Question

Rnaseq Simulation: What To Set Number Of Fragments To When Using `Rlsim`

1

Entering edit mode

11.2 years ago

johnstantongeddes ▴ 410

I'm using rlsim followed by simNGS as suggested in the rlsim examples to generate simulated paired-end RNAseq data to evaluate de novo transcriptome assembly. However, I'm confused about the number of requested fragments parameter (-n). Can someone explain this in more detail, or give recommendations to what this should be set to? [I've skimmed the manual, but honestly it goes into more detail about fragmentation methods that I need]

My naive thought is that this is simply based on sequence length. For example, if my test input sequences are an average of 800 bp, I'd want my number of fragments to = 4 * number of sequences. Thoughts?

transcriptome • 2.3k views

ADD COMMENT • link updated 11.2 years ago by Botond Sipos ★ 1.7k • written 11.2 years ago by johnstantongeddes ▴ 410

0

Entering edit mode

I don't know anything about RNA simulation, but I think that you would want to find the total number of RNA fragments that are present in a normal cell. There might be a few sets of RNA-seq in the SRA database that you can base this estimate on.

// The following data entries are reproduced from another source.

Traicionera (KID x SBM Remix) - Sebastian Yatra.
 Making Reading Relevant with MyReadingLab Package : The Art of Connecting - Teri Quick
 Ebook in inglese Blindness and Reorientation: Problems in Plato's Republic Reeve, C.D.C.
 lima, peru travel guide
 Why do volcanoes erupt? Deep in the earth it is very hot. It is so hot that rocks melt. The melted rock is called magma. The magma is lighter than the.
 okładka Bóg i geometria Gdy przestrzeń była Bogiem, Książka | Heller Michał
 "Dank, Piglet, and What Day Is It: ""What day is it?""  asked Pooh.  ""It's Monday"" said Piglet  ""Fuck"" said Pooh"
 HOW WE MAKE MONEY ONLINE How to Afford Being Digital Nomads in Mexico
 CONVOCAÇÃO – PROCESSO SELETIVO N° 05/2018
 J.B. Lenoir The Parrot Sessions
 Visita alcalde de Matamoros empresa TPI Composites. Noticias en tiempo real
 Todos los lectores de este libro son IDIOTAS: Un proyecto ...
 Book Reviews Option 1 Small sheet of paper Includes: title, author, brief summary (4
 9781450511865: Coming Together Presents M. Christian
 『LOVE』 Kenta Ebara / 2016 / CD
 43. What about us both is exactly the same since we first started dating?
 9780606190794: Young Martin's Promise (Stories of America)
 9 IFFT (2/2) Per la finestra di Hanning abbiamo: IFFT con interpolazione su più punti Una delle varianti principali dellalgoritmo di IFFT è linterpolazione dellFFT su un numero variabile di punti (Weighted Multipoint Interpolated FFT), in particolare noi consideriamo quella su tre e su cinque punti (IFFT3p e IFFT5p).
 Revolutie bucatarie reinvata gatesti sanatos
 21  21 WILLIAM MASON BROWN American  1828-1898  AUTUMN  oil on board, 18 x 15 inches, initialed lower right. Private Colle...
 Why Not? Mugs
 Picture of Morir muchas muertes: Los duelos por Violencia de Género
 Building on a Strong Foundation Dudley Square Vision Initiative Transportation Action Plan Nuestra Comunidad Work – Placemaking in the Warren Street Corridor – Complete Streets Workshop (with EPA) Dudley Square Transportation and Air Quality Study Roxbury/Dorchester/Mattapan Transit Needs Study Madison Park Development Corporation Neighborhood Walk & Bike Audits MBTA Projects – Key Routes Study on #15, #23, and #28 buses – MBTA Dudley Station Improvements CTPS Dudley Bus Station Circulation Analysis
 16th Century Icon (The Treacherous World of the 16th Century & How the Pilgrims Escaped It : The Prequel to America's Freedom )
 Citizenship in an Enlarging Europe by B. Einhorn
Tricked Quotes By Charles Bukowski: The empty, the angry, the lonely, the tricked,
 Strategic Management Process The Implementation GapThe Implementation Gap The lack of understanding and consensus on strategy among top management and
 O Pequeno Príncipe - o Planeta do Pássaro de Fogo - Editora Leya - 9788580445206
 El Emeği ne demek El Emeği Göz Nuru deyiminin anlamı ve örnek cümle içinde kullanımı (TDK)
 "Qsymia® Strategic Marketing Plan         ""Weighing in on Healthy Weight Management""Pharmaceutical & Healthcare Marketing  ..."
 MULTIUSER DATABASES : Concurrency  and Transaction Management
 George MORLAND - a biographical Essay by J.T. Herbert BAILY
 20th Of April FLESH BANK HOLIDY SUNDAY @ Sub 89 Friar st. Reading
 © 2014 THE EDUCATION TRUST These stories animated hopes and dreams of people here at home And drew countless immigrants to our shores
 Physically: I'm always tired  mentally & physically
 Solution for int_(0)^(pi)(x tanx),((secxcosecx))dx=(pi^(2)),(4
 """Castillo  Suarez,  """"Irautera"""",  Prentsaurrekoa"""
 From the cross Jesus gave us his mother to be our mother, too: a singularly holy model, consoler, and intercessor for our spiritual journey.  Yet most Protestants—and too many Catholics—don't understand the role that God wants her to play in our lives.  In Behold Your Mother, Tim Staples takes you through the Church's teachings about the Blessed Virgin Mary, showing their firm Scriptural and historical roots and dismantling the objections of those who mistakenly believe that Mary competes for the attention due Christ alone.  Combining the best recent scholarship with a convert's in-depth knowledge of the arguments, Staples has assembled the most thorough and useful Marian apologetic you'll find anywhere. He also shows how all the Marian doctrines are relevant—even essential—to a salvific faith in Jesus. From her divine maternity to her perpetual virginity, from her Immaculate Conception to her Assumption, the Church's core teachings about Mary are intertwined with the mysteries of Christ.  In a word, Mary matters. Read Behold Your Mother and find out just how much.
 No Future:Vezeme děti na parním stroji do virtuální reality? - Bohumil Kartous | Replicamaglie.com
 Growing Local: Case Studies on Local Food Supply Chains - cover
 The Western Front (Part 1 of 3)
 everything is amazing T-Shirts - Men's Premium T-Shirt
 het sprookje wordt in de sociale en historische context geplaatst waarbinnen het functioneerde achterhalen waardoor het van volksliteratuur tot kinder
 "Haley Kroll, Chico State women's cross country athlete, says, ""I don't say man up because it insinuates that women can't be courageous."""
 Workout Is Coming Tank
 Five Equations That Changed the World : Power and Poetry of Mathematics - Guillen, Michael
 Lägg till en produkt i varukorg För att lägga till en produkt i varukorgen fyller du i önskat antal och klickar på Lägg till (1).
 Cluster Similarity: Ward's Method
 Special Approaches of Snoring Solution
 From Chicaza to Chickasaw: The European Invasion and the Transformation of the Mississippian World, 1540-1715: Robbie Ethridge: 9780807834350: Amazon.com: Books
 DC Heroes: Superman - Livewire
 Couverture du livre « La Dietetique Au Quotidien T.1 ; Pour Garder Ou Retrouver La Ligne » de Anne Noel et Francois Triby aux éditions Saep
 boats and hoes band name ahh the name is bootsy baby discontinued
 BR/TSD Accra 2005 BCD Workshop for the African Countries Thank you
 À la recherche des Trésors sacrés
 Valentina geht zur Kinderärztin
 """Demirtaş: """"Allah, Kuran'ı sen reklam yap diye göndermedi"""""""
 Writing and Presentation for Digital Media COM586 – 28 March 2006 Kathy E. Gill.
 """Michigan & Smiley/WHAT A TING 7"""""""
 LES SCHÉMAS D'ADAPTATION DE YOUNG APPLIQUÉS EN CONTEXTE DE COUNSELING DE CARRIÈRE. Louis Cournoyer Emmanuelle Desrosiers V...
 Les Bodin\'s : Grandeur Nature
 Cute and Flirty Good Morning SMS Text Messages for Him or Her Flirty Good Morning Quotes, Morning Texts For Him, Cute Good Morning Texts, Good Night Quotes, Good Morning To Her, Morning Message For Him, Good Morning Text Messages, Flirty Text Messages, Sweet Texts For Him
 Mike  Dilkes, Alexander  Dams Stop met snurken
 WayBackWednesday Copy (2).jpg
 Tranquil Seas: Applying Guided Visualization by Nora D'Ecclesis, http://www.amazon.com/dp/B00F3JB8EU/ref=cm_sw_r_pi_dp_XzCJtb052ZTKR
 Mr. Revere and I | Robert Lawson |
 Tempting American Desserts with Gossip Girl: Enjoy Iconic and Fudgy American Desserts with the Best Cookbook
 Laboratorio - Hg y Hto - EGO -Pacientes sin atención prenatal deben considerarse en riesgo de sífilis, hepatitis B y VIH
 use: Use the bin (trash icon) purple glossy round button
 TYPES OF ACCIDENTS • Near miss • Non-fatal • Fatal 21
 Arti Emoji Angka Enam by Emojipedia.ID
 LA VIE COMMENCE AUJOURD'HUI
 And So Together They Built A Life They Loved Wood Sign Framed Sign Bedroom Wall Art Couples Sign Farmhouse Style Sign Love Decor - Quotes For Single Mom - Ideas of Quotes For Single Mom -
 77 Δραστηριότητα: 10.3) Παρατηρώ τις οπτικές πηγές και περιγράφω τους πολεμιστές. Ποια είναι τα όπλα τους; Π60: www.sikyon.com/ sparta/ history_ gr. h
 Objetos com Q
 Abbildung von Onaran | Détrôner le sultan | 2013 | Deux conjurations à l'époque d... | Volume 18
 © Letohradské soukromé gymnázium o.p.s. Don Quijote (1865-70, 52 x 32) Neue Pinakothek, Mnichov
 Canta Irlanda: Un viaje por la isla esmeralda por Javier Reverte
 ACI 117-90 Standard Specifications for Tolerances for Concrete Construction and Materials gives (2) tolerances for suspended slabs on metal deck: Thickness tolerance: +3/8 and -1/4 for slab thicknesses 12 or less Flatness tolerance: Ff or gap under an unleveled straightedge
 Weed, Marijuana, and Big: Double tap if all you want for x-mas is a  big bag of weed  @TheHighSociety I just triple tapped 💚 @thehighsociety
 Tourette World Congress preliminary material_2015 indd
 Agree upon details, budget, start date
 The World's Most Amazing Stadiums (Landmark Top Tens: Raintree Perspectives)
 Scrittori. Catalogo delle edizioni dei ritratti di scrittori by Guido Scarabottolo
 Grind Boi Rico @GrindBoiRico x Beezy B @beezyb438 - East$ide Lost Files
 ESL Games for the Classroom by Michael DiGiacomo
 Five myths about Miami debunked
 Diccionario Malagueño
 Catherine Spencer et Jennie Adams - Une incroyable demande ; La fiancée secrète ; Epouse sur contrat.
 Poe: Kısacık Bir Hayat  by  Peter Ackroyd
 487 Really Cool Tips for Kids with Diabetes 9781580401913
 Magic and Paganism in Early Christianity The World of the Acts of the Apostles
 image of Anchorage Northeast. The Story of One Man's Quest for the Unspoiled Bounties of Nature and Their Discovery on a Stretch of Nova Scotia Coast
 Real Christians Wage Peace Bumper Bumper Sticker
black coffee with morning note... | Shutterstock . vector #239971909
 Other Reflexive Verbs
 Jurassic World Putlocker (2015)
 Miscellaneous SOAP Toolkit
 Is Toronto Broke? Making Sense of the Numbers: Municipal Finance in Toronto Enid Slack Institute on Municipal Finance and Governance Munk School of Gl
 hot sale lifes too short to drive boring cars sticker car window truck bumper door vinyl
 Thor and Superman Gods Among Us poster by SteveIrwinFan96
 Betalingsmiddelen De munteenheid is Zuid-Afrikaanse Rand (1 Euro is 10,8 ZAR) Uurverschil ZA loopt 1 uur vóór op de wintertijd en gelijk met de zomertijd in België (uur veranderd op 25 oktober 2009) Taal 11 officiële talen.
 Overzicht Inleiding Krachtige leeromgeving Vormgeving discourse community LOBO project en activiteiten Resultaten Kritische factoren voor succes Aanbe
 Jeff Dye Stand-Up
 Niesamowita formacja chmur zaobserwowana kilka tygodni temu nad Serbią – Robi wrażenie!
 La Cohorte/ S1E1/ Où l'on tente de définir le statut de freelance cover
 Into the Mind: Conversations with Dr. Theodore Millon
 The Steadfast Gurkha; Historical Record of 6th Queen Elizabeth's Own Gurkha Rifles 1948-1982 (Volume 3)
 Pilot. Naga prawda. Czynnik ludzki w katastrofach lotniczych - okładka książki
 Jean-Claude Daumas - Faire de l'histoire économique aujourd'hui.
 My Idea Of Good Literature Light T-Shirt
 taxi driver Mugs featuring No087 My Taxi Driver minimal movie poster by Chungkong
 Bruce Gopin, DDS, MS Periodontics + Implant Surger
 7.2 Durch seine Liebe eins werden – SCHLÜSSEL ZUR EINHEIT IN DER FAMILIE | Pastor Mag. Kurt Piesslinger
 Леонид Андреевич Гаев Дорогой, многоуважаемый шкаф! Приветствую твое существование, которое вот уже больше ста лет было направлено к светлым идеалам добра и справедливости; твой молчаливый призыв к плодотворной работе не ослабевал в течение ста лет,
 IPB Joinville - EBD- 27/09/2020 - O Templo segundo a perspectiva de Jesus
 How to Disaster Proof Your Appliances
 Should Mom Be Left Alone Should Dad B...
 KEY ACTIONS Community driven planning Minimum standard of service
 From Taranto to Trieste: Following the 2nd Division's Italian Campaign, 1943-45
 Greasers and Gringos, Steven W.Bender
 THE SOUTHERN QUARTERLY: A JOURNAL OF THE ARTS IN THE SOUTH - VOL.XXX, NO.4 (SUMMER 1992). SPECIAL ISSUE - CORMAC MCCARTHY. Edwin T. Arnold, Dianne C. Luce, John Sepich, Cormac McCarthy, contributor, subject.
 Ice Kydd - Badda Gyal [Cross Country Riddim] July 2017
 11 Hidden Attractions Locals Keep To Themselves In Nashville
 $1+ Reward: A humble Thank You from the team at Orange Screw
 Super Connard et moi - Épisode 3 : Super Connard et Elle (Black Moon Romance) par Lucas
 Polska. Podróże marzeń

ADD REPLY • link 11.2 years ago by Lee Katz ★ 3.2k

0

Entering edit mode

That might help, but I'm not sure knowing how many fragments there are in a cell gets at what I want. I'm only simulating RNAseq data for 10-100 transcripts, not all the transcripts in a cell.

ADD REPLY • link 11.2 years ago by johnstantongeddes ▴ 410

score 3 · Answer 1 · 2013-08-13

3

Entering edit mode

11.2 years ago

Botond Sipos ★ 1.7k

The number of fragments is essentially the number of read pairs simulated. So you should set this to match the number of read pairs in real runs/datasets.

The number of fragmented transcript molecules ("expression levels") is specified in the input Fasta file, you might have to increase them (or use the "expression level multiplier" -m flag) in order to avoid missing fragments.